Pour que le régime des contraventions atteigne son plein potentiel, il doit d’abord être opérationnel dans toutes les provinces. Les constatations de l’évaluation démontrent également qu’il faudrait continuer de hausser le nombre d’infractions qualifiées de contraventions, selon les besoins exprimés par les autorités d’application de la loi. De plus, il faut s’assurer que le montant des amendes est suffisant pour avoir l’effet souhaité sur les contrevenants.

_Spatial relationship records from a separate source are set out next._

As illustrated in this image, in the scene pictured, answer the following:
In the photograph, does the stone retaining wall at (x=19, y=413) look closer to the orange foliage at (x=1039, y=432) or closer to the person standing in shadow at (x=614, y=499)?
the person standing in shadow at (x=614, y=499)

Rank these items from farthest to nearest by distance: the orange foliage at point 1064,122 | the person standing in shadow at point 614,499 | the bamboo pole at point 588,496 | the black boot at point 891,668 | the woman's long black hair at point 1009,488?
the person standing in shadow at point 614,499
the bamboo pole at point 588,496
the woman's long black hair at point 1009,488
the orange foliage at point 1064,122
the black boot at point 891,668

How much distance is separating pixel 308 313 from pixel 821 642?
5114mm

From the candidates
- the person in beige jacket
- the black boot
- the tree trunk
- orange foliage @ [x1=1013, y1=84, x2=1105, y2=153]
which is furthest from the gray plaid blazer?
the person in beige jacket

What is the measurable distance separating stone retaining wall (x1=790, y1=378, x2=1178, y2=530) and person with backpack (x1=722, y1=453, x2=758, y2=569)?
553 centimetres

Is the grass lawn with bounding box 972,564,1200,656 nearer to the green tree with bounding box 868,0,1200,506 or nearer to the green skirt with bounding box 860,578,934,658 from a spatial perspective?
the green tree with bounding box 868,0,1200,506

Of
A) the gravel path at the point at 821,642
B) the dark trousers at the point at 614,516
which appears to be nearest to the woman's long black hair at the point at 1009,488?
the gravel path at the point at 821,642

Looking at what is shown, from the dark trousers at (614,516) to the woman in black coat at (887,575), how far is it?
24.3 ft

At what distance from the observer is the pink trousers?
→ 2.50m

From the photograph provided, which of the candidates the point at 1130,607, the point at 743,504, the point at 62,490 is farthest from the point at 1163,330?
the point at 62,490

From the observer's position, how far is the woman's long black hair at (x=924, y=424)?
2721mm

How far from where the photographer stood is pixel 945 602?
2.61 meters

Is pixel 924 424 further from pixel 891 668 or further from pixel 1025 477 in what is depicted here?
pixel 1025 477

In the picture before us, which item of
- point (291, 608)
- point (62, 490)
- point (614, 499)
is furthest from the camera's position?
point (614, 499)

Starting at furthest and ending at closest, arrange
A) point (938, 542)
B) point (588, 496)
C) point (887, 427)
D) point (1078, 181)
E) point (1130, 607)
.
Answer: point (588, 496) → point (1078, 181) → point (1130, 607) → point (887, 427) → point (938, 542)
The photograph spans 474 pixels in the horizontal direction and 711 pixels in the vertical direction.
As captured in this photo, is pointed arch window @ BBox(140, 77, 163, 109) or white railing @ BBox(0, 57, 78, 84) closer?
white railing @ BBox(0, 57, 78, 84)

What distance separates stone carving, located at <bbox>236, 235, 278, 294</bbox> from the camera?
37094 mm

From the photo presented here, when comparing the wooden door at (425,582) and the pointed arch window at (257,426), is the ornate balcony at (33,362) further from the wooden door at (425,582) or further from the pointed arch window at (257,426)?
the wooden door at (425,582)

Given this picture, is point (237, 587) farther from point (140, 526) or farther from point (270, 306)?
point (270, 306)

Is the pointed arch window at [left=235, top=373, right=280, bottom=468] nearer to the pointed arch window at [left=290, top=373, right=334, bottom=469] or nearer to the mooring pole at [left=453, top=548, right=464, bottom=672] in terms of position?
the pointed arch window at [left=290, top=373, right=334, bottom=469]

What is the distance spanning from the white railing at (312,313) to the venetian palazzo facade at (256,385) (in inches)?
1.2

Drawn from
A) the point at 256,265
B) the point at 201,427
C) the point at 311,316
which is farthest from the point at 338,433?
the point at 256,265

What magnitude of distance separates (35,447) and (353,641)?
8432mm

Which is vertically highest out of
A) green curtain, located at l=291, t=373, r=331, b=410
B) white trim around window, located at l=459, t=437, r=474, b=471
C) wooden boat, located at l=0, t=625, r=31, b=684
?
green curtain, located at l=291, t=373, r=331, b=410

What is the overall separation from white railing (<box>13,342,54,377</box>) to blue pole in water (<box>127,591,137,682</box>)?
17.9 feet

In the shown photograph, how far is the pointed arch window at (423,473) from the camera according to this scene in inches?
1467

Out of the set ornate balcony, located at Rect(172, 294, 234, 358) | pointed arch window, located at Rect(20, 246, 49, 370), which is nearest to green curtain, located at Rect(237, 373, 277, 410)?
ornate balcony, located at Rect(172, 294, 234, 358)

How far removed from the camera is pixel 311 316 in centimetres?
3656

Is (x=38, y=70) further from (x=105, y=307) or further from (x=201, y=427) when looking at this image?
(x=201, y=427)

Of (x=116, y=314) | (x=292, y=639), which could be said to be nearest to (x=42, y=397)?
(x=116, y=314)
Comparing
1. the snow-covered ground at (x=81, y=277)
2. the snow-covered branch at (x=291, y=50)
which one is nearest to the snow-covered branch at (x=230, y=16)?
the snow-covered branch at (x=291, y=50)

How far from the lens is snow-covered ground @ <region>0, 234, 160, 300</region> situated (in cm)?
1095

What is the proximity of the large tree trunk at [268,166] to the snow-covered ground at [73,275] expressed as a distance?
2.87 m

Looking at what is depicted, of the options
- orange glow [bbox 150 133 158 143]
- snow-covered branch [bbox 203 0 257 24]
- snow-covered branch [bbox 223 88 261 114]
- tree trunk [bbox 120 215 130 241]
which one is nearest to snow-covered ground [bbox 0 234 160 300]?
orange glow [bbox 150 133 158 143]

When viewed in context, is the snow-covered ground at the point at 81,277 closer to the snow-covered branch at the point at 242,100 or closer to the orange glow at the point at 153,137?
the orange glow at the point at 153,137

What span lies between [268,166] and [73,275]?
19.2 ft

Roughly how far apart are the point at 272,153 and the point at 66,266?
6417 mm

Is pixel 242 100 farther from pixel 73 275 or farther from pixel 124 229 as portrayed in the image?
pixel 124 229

La Division des services juridiques et la Direction des innovations, analyse et intégration de la Direction générale des programmes offrent un soutien essentiel aux provinces et aux municipalités participantes afin d’assurer la mise en Å“uvre et la gestion réussie du régime, y compris la prestation de services dans les deux langues officielles, conformément aux exigences applicables du Code criminel et de la Loi sur les langues officielles. Le processus actuellement utilisé pour affecter des fonds par l’entremise du Fonds pour l’application de la Loi sur les contraventions permet de s’assurer que l’éventail des mesures financées reflète adéquatement la nature du régime des contraventions. Par exemple, on évalue le contexte particulier dans lequel chaque administration participante évolue pour s’assurer que les mesures financées sont destinées à garantir la prestation de services conformément aux droits linguistiques applicables. De plus, la capacité bilingue institutionnelle ainsi acquise sert non seulement l’intérêt du régime des contraventions, mais améliore également la capacité de ces tribunaux à fonctionner dans les deux langues officielles dans d’autres affaires, comme les affaires criminelles.

Finalement, les rapports fournis par les provinces et les municipalités participantes bénéficieraient à être plus cohérents et plus opportuns, particulièrement en ce qui concerne les données fournies sur les procès-verbaux émis et lors des procès tenus.

5.2 Recommandations

À la lumière des constatations décrites dans le présent rapport, l’évaluation formule les quatre recommandations suivantes :

Recommandation 1 : La Direction générale des programmes devrait continuer de soutenir activement l’élargissement de la portée du régime des contraventions en augmentant le nombre d’infractions qualifiées de contraventions. Une attention particulière devrait être accordée aux infractions pertinentes pour les provinces de l’Atlantique afin de tenir compte du fait que le régime est maintenant opérationnel à Terre-Neuve-et-Labrador.

Recommandation 2 : La Direction générale des programmes devrait examiner des options pour assurer la participation de la Saskatchewan et de l’Alberta au régime des contraventions, ou établir d’autres moyens par lesquels le régime peut s’appliquer, dans la mesure du possible, dans ces deux provinces.

Recommandation 3 : La Direction générale des programmes devrait mobiliser les ministères et organismes fédéraux concernés dans le cadre d’un examen systémique des niveaux d’amende afin de s’assurer que la Loi sur les contraventions a l’effet souhaité sur les personnes qui commettent des infractions qualifiées de contraventions.

Recommandation 4 : La Direction générale des programmes devrait examiner le processus actuel d’établissement de rapports et collaborer avec les provinces et les municipalités participantes afin de veiller à ce que des données plus complètes et cohérentes sur les procès-verbaux émis et les procès tenus soient recueillies et déclarées.